==== TESTO DELLA PAGINA
Earshot pratica anche la profilazione sonora, utile a identificare e isolare le
fonti di suono non visibili nelle registrazioni. Tra il 2007 e il 2022 ha
indagato sulla presenza illecita di aerei militari israeliani sui cieli
libanesi, ha profilato e documentato meticolosamente le 22.355 violazioni aeree
illegali di veicoli israeliani. Ne è nato AirPressure.info, uno studio che ha
permesso di rendere evidente la violazione del territorio e l’esercizio di
sorveglianza e di intimidazione sui milioni di persone che vivono in Libano.
> Earshot pratica la profilazione sonora, utile a identificare e isolare le
> fonti di suono non visibili nelle registrazioni ed è derivato dalla più ampia
> ricerca nel campo delle indagini audio e analisi forensi dell’artista Lawrence
> Abu Hamdan, con l’obiettivo di dare voce alle comunità vulnerabili.
Earshot è derivato dalla più ampia ricerca e dal lavoro nel campo delle indagini
audio e analisi forensi dell’artista Lawrence Abu Hamdan, con l’obiettivo di
dare voce alle comunità vulnerabili. Lawrence Abu Hamdan ha una formazione da
musicista e una profonda conoscenza delle tecnologie che circondano la
produzione musicale, per questo tende a non definirsi propriamente un artista,
piuttosto un “private ear” giocando con l’espressione “private eye”, cioè
detective privato, sostituendo eye (occhio) con ear (orecchio). Al di là delle
definizioni, si pone quindi come testimone di crimini alla soglia della
percettibilità, e a partire dall’osservazione dei confini della visibilità e
dell’udibilità, si propone di documentare e riprodurre gli eventi che li hanno
generati.
Due le premesse di questa pratica, la prima, storico-giuridica, è stata
l’introduzione del Police and Criminal Evidence Act (PACE), la legge introdotta
nel 1984 nel Regno Unito che ha innescato una rivoluzione nelle pratiche
testimoniali e nella definizione legale della “verità”. Questa legge ha imposto
che gli interrogatori di polizia venissero registrati, sostituendo la prassi
della trascrizione scritta da parte degli agenti con le registrazioni. Questo ha
trasformato la testimonianza da forma scritta a orale, aprendo a una nuova
modalità di ascolto che ha inciso profondamente sia sul modo in cui viene
percepita la voce del soggetto interrogato, sia sulle norme che ne regolano
l’uso.
La seconda premessa, filosofica, è stata la svolta materiale nella fenomenologia
dell’ascolto. Il lavoro di Lawrence Abu Hamdan deve molto alle ricerche di Peter
French, docente del Dipartimento di Lingua e scienze linguistiche
dell’Università di York. French inaugura un approccio profondamente materiale al
suono, inteso come un oggetto fisico, con un corpo e una presenza concreta,
qualcosa che si può analizzare, sezionare e replicare. L’ascolto di conseguenza
si offre come strumento capace di comprendere l’anatomia del suono e di farne
emergere una quantità sorprendente di informazioni: il tipo di spazio in cui è
stato registrato, il dispositivo utilizzato, la provenienza geografica di una
voce, e magari anche l’età, le condizioni di salute o l’origine etnica della
persona che parla.
========
==== VOCI FORNITE
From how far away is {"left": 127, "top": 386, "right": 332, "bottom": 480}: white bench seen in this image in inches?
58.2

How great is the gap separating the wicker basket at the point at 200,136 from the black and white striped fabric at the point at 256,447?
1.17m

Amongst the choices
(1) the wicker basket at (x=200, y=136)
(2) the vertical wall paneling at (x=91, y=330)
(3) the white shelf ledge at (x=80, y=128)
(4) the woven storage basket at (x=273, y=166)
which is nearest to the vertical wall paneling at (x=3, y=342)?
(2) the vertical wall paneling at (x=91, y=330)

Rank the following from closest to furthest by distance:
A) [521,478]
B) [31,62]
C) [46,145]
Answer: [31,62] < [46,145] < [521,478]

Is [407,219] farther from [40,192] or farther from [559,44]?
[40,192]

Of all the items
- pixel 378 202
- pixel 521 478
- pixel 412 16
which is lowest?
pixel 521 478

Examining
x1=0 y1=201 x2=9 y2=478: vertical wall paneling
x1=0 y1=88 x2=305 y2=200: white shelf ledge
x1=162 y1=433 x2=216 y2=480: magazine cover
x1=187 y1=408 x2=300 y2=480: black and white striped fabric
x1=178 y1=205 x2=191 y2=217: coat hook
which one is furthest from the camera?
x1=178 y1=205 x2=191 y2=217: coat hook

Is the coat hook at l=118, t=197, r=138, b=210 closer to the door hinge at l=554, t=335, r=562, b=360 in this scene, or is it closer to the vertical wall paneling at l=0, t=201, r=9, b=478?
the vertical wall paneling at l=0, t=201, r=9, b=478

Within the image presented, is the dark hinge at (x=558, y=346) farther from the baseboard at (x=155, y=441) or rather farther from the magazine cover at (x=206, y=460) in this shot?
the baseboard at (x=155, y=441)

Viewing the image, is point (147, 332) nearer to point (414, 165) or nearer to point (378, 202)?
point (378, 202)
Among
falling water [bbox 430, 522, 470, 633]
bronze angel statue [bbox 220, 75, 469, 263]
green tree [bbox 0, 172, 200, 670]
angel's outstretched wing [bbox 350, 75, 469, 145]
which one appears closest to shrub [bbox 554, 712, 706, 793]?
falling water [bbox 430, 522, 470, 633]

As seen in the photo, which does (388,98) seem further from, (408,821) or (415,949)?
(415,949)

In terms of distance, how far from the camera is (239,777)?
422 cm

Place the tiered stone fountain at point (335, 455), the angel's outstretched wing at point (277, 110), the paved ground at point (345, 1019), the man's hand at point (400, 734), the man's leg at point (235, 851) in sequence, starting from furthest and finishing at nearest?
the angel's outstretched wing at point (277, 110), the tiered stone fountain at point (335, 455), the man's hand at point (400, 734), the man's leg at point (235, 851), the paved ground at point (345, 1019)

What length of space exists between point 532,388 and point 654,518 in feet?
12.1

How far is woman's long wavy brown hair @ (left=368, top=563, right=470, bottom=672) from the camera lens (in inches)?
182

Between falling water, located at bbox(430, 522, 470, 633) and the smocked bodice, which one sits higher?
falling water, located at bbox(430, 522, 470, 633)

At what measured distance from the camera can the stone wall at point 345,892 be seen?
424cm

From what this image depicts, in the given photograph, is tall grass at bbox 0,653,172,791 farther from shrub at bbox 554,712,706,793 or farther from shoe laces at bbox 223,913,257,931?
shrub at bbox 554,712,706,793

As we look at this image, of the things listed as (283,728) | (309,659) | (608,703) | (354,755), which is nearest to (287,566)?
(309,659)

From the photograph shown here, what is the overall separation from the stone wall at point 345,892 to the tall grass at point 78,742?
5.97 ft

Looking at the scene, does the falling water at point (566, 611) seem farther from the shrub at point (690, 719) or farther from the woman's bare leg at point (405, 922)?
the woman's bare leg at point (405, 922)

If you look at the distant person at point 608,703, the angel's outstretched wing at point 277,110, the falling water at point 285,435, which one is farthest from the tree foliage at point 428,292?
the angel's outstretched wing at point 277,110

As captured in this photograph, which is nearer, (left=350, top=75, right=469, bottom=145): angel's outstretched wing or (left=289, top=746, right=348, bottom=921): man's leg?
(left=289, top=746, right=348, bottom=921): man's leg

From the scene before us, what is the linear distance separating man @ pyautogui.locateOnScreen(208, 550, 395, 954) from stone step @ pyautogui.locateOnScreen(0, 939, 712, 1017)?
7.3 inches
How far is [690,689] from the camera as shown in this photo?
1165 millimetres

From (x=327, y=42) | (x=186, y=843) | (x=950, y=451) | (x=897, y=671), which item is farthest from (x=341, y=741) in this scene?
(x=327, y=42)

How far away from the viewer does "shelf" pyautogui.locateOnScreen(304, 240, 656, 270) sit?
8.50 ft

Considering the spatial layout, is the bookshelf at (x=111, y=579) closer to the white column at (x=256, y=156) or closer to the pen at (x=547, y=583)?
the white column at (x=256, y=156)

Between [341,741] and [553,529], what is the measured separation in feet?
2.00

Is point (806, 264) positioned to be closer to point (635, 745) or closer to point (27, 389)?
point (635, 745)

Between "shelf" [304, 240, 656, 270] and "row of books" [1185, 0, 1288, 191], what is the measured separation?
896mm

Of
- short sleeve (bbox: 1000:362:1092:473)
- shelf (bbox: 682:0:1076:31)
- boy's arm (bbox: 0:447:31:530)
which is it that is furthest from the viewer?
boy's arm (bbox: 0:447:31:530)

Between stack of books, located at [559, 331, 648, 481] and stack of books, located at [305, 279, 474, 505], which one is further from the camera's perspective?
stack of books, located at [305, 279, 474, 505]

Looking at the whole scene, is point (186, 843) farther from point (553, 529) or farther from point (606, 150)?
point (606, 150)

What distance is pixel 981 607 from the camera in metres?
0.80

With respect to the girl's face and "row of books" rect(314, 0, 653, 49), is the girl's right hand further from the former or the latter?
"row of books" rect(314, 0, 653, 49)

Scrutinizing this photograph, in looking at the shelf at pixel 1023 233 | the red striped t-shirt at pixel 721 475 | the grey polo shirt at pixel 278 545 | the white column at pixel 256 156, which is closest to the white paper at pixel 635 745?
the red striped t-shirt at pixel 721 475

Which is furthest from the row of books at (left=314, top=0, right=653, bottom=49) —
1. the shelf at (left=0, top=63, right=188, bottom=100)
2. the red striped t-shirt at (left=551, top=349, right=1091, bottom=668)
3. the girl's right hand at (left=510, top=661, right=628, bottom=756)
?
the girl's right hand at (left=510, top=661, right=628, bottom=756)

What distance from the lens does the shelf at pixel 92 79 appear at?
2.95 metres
========
> **COMPITO A**:
Rispondi a queste domande sul testo su Earshot:
(i) In quale anno è stato introdotto nel Regno Unito il Police and Criminal Evidence Act?
(ii) Quante violazioni aeree illegali di veicoli israeliani sono state profilate e documentate?
(iii) In quale università insegna Peter French?
> **COMPITO B**: Trascrivi dal testo su Earshot il passo che va da "La seconda premessa, filosofica, è" fino a "persona che parla." compreso.
Le voci riportate provengono da una fonte diversa.

> **RISPOSTA FINALE A**:
(i) Nel 1984.
(ii) 22.355.
(iii) All'Università di York.

> **RISPOSTA FINALE B**:
La seconda premessa, filosofica, è stata la svolta materiale nella fenomenologia
dell’ascolto. Il lavoro di Lawrence Abu Hamdan deve molto alle ricerche di Peter
French, docente del Dipartimento di Lingua e scienze linguistiche
dell’Università di York. French inaugura un approccio profondamente materiale al
suono, inteso come un oggetto fisico, con un corpo e una presenza concreta,
qualcosa che si può analizzare, sezionare e replicare. L’ascolto di conseguenza
si offre come strumento capace di comprendere l’anatomia del suono e di farne
emergere una quantità sorprendente di informazioni: il tipo di spazio in cui è
stato registrato, il dispositivo utilizzato, la provenienza geografica di una
voce, e magari anche l’età, le condizioni di salute o l’origine etnica della
persona che parla.